These political storms mask a greater change in the cultural atmosphere. The jet streams have shifted in the way most Thais perceive their relationships. It would be premature to say that kreng jai is gone. Indeed the kreng jai aspect will remain for a very long time. That said, the core faith has evolved from a kind of quasi-religion to a secular position that honoring and respecting people is a good thing—only they should earn that respect. That’s a big change. And that those with rank and status should be accountable to the masses is a full frontal assault on an ancient system that continues to resist, protest and posture.
Can a self-governing non-elected “People’s Council” of “good” people reinstate, defend and protect this cultural cornerstone of the political establishment? Think how long it has taken for Darwin’s On the Origin of Species to change minds and hearts, and how incomplete that process is, and you start to have an idea that great shifts in belief systems happen over many generations. We live in a world where change has accelerated. Information is widely available and information is empowerment. So long as the schools and universities, the civil servants, the military and the courts draw ranks to retain the kreng jai system, the political turmoil will continue.
There are certain to be more political super storms as the existing elites have put their finger into the air, and they don’t like way the wind is blowing. It isn’t the government or the constitution that is the problem. It’s that Thais are changing a key feature of their hearts. The political climate is complex. There are hidden forces we can only guess at. There are connections and undercurrents that we are only vaguely aware of. No one element, in isolation, is ever the whole story. Shifts inside Thai culture are part of the political instability matrix. But there are other elements, such as technology, social media and the values and ideas flooding in from all directions.

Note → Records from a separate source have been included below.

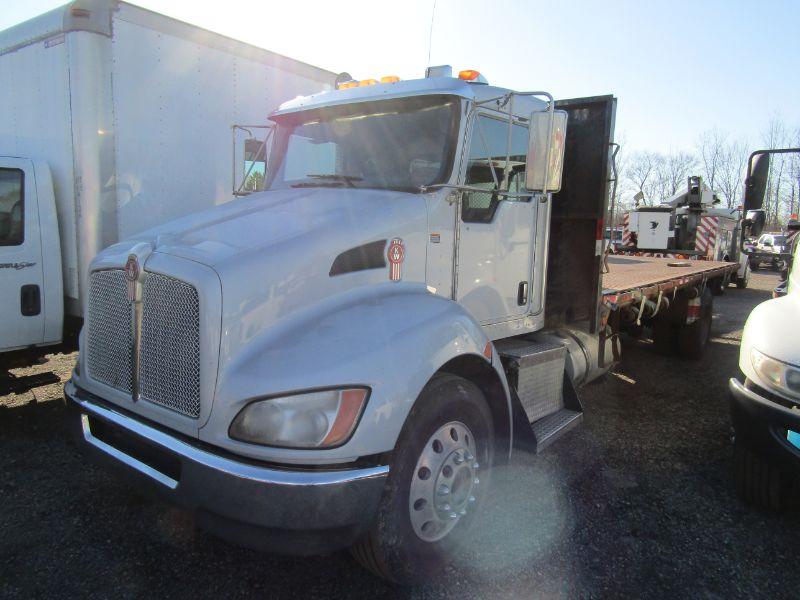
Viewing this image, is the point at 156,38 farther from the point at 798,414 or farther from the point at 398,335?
the point at 798,414

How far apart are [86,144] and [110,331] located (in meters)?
2.34

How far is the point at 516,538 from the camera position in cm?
324

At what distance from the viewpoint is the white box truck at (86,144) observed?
4426 mm

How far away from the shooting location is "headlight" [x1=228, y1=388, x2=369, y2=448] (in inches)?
86.2

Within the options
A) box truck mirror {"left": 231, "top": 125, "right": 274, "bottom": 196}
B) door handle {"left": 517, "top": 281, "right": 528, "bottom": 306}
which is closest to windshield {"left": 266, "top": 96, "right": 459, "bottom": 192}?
box truck mirror {"left": 231, "top": 125, "right": 274, "bottom": 196}

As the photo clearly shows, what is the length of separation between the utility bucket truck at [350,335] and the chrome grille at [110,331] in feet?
0.04

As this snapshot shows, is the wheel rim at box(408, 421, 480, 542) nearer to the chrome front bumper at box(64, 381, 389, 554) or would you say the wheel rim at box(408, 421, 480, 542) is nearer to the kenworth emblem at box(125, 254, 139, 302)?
the chrome front bumper at box(64, 381, 389, 554)

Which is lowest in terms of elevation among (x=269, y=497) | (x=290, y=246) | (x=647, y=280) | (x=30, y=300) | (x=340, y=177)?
(x=269, y=497)

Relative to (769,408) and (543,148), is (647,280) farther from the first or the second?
(543,148)

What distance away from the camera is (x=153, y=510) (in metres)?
3.41

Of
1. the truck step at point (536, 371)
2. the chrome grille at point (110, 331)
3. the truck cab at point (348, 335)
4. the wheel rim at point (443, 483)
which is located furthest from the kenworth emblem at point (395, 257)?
the chrome grille at point (110, 331)

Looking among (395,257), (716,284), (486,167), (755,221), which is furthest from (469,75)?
(716,284)

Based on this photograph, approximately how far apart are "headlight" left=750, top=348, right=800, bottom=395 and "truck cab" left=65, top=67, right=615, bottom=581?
48.1 inches

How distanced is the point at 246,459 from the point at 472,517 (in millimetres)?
1376
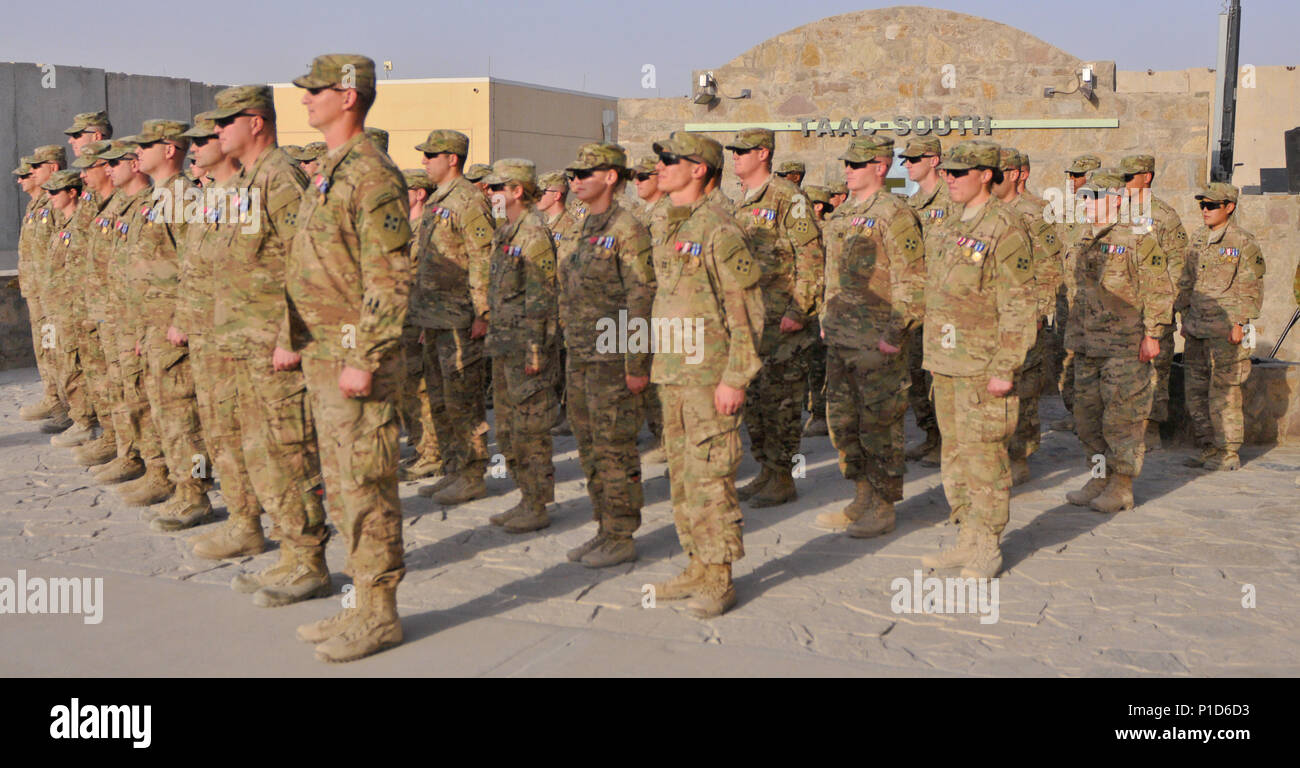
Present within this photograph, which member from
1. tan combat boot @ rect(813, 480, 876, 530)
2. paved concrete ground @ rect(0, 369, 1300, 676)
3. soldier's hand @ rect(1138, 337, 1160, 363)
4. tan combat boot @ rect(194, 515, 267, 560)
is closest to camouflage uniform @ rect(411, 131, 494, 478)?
paved concrete ground @ rect(0, 369, 1300, 676)

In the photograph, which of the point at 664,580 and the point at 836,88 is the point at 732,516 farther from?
the point at 836,88

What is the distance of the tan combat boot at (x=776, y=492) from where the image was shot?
7449 millimetres

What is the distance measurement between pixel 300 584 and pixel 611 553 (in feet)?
5.48

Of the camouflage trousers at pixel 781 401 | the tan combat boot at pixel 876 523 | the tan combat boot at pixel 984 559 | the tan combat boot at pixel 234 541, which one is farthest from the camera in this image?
the camouflage trousers at pixel 781 401

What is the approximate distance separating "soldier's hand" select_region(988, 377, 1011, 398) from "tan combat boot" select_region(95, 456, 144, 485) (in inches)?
241

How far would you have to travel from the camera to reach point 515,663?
176 inches

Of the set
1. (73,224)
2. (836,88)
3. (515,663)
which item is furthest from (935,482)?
(836,88)

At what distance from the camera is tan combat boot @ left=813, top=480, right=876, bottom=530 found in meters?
Result: 6.87

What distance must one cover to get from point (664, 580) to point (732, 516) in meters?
0.81

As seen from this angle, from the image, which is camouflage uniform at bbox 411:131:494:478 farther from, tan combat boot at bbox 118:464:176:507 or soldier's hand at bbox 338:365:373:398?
soldier's hand at bbox 338:365:373:398

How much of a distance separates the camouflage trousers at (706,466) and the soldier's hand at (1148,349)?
367cm


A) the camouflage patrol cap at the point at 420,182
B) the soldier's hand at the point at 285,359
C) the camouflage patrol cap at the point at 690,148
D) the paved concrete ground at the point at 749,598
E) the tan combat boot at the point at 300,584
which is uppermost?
the camouflage patrol cap at the point at 420,182

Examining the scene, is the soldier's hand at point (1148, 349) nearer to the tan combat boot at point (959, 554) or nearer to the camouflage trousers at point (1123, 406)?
the camouflage trousers at point (1123, 406)

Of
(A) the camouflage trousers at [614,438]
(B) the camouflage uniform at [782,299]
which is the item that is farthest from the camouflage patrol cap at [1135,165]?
(A) the camouflage trousers at [614,438]
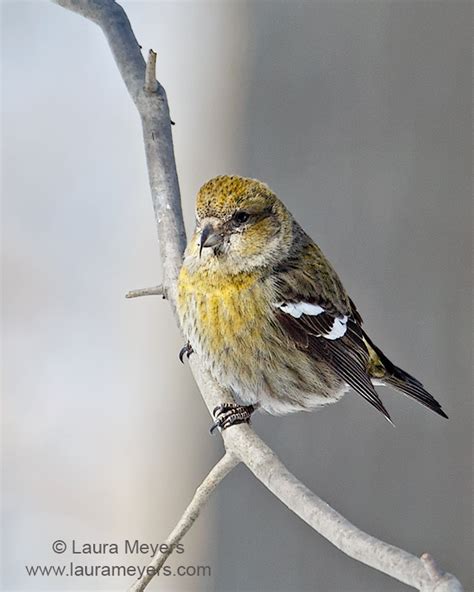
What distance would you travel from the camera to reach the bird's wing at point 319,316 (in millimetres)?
1973

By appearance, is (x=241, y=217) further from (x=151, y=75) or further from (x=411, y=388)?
(x=411, y=388)

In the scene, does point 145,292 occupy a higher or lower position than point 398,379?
higher

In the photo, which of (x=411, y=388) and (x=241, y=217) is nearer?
(x=241, y=217)

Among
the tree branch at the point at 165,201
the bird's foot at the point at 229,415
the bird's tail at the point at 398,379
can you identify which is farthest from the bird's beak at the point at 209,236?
the bird's tail at the point at 398,379

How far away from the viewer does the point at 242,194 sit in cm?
184

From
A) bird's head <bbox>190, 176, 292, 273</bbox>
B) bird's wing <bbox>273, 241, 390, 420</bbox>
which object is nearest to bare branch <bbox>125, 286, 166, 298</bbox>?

To return Thais to the old system of kreng jai would require sealing off the country and imposing re-education camps. There are voices, here and there, that suggest such an alternative, but the reality is that going back to an idealized state of deference would be like speeding backwards on a moonless night on a mountain road without guard rails. It would no doubt end in a terrible accident. The question is, what will the new rules of the road be? That’s like asking what the weather will be next month. We can only guess at the most probable outcomes. No one knows.